In this HAProxy configuration, requests to api.yourdomain.com are routed to the Elasticsearch coordinating nodes. HAProxy monitors the health of these nodes and automatically removes unhealthy ones from the rotation. The PHP client, configured with the HAProxy IP as its primary endpoint, will then benefit from this load balancing and failover.

Cross-Region Disaster Recovery

For true DR against a regional outage, a multi-region deployment is necessary. This involves replicating your Elasticsearch data and application infrastructure to a secondary DigitalOcean region.

Elasticsearch Cross-Cluster Replication (CCR):

Elasticsearch’s Cross-Cluster Replication (CCR) allows you to replicate indices from a primary cluster in one region to a secondary cluster in another region.

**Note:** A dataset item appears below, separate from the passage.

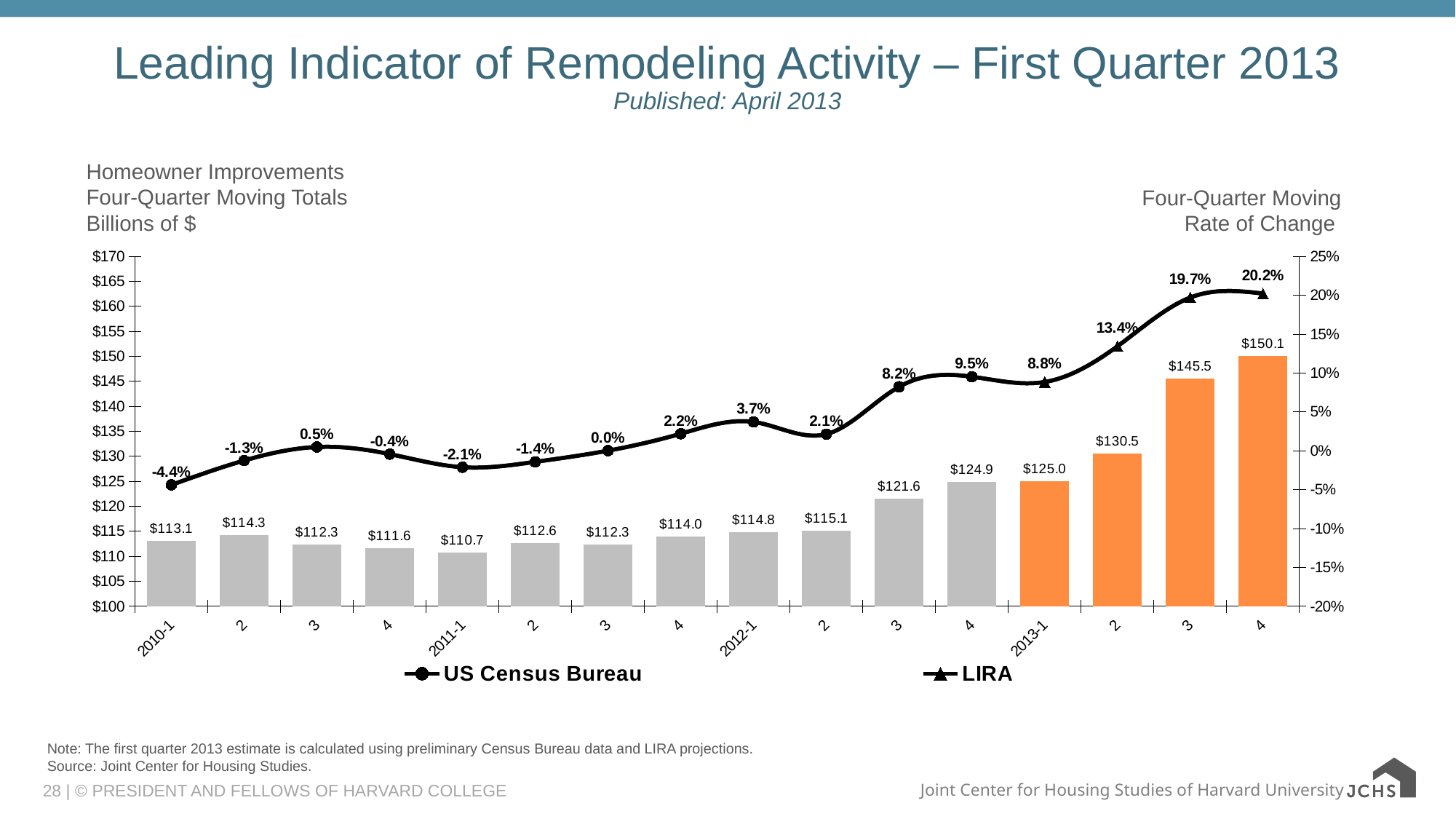
Which quarter has the highest bar value? 2013-4 What is the difference between the bar values for 2013-4 and 2013-3? $4.6 Do the bar values rise or fall from 2012-2 to 2013-4? Rise How many quarters are shown on the x axis? 16 Which has the larger bar value, 2012-3 or 2012-4? 2012-4 What are the two series named in the legend? US Census Bureau and LIRA How many series does the legend list? 2 What is the four-quarter moving total (billions of $) shown for 2011-1? $110.7 What kind of chart is this? A bar chart combined with a line chart What four-quarter moving rate of change is labeled for 2012-1? 3.7% Which quarter has the lowest bar value? 2011-1 Which quarter has the lowest four-quarter moving rate of change? 2010-1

This is a powerful feature for DR, ensuring that your data is available in a separate geographical location.

# On the primary cluster (e.g., NYC1)
curl -X PUT "localhost:9200/_ccr/auto_follow/my_leader_index_follower?wait_for_completion=false" -H 'Content-Type: application/json' -d'
{
  "remote_cluster": "nyc1_cluster",
  "leader_index": "my_leader_index",
  "follower_index": "my_leader_index_follower",
  "settings": {
    "index.number_of_shards": 1,
    "index.number_of_replicas": 1
  }
}
'

# On the secondary cluster (e.g., SFO3), configure the remote cluster connection
# In elasticsearch.yml on SFO3 cluster nodes:
# cluster.remote.nyc1_cluster.seeds: "192.168.2.10:9300,192.168.2.11:9300"
# Then on the SFO3 cluster, create the follower index:
curl -X PUT "localhost:9200/my_leader_index_follower" -H 'Content-Type: application/json' -d'
{
  "index": {
    "creation_date": "...",
    "number_of_shards": "1",
    "number_of_replicas": "1",
    "uuid": "...",
    "version": "...",
    "provided_name": "my_leader_index_follower"
  }
}
'
# Then configure the auto-follow pattern on the secondary cluster to follow the leader index
# This requires setting up the remote cluster connection first.
# The actual CCR setup involves more detailed configuration of remote cluster access and security.

Application Deployment and DNS Failover:

Your PHP application instances should also be deployed in the secondary region. A global DNS provider (like DigitalOcean’s managed DNS or a third-party like Cloudflare) can be configured to point your application’s primary domain to the load balancer in the primary region. In the event of a regional outage, you can manually or automatically update the DNS records to point to the load balancer in the secondary region.

Automated DNS failover can be achieved using health checks provided by DNS services or by custom scripts that monitor the primary region’s health and trigger DNS updates via API calls.

Monitoring and Alerting

Robust monitoring is non-negotiable for any HA/DR strategy. Tools like Prometheus and Grafana, or DigitalOcean’s integrated monitoring, should be used to track:

Elasticsearch cluster health (green, yellow, red status).
Node status (up/down, CPU, memory, disk usage).
Network latency between nodes and regions.
Application error rates and response times.
HAProxy backend health.

Alerting should be configured for critical thresholds and failures, notifying the operations team immediately when issues arise, allowing for prompt intervention or automated failover procedures.